**STUDY TEXT**
════════

If you get stuck, review the preceding explanations, check the documentation for the libraries used (PyTorch, Hugging Face), or consult the course's **GitHub Discussions page** [Link to GitHub Discussions - Placeholder] for hints and help from peers and instructors.


## 2. Load the data

The dataset is located in the workshop project directory and is ready for you to use. The images are located in the `data` directory, with the training, validation and test sets loaded into `agri_net_train`, `agri_net_val` and `agri_net_test` respectively.

If you'd later like to download your own copy of the data, we provide code for that, too.

In [None]:
# Defin paths to dataset on HiPerGator for UF workshops
data_path = Path('/blue/practicum-ai/share/data')

# Define paths to dataset on Atlas for USDA-ARS workshop
# data_path = Path('/project/scinet_workshop1/transfer_learning/data')

# Uncomment if you want to install, or have installed, the data
# in the current folder 
# data_path = "data"

full_train_dir = data_path / 'agri_net_train100'
full_val_dir = data_path / 'agri_net_val'
full_test_dir = data_path / 'agri_net_test'

# Run the lines below if you'd like to download the dataset yourself.
#download_url = "https://data.rc.ufl.edu/pub/practicum-ai/Transfer_Learning"
#file_name = "agrinet_image_data.tar.gz"
#folder_names = ["agri_net_train100", "agri_net_val", "agri_net_test"]

#helpers.download_and_extract_data(download_url, file_name, data_path, folder_names)

## 3. Look at the data
We will take a look at the data to see what we are working with. This is a good practice to get a sense of the data and to see if there are any issues that need to be addressed.

In [None]:
class_names = helpers.explore_data(full_train_dir, full_val_dir, full_test_dir)

## 3.1 Select the data you want to include

As you saw above, there are lots of different crops, some with one disease category, and some with many. With enough resources (or patience), this full dataset can be trained with good results. However, to keep things more managable for the course, we suggest selecting a handful of the categories that you would like to use for the exercise. 

In the blocks below:
* Edit the list of `categories_to_include` to include only the ones you want to train the model for. We suggest keeping all the categories for a given crop, but that choice is yours.
     * Somewhere around a dozen categories works well. You should have more than two.

════════

**EXTRACTED INFORMATION**
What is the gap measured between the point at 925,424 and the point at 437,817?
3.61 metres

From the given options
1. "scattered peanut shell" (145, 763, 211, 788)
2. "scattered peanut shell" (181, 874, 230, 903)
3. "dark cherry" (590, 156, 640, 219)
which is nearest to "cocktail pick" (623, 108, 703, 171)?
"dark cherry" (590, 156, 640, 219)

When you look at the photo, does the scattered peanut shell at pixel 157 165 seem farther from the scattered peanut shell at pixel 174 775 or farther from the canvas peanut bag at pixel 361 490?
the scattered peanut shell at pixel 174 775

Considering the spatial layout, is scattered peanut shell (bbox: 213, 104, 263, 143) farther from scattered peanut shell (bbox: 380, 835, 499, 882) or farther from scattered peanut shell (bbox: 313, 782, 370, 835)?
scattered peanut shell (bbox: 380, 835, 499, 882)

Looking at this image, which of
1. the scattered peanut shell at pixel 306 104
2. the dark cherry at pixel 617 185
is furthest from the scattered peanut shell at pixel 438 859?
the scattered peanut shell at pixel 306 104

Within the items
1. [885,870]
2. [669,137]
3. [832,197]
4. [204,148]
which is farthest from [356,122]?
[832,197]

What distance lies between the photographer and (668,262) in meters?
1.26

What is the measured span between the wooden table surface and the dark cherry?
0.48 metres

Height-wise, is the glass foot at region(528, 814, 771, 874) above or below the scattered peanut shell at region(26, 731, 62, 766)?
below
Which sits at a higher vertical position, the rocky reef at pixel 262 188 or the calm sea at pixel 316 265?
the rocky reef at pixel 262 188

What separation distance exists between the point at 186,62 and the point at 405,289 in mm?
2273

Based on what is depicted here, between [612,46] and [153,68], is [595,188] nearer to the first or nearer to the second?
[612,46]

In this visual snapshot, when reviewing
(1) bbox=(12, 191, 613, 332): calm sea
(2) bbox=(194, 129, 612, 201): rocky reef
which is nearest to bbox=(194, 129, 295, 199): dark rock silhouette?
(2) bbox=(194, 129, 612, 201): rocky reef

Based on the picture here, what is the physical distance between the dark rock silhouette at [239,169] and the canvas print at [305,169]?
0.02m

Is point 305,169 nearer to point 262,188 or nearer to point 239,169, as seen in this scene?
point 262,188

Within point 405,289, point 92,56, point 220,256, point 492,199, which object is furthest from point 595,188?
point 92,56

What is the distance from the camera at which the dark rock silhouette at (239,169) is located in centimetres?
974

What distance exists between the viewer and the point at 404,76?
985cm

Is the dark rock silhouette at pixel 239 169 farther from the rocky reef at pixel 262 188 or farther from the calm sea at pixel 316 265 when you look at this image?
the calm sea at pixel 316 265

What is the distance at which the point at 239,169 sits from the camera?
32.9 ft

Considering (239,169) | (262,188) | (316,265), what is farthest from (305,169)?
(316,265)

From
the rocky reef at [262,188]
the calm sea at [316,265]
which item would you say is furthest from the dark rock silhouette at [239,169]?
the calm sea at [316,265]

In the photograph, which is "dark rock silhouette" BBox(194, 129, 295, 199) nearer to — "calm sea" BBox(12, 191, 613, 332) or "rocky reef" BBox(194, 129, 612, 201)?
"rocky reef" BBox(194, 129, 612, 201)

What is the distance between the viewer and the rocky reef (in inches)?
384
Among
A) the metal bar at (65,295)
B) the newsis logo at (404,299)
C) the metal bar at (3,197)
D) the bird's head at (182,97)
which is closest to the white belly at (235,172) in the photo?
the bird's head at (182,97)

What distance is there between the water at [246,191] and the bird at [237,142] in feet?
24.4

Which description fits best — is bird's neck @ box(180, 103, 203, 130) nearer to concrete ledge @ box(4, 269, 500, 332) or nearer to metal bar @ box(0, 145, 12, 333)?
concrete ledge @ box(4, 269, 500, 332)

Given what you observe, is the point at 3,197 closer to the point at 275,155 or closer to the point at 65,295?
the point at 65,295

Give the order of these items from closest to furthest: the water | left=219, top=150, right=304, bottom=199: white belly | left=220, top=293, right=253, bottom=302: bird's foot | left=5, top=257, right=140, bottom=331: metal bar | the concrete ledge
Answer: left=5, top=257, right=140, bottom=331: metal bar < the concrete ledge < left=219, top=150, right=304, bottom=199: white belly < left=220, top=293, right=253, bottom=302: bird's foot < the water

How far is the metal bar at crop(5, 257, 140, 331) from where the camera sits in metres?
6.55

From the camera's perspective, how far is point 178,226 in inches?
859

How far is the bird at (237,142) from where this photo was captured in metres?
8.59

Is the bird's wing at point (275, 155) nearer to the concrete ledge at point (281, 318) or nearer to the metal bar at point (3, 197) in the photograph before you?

════════

**WHAT THIS EXERCISE ASKS**
A. According to the notebook excerpt, roughly how many categories work well for the exercise?
B. Reproduce the part of the notebook excerpt between "As you saw above, there" and "more than two.", inclusive.

**ANSWER SET**
A. Somewhere around a dozen categories.

B.
As you saw above, there are lots of different crops, some with one disease category, and some with many. With enough resources (or patience), this full dataset can be trained with good results. However, to keep things more managable for the course, we suggest selecting a handful of the categories that you would like to use for the exercise. 

In the blocks below:
* Edit the list of `categories_to_include` to include only the ones you want to train the model for. We suggest keeping all the categories for a given crop, but that choice is yours.
     * Somewhere around a dozen categories works well. You should have more than two.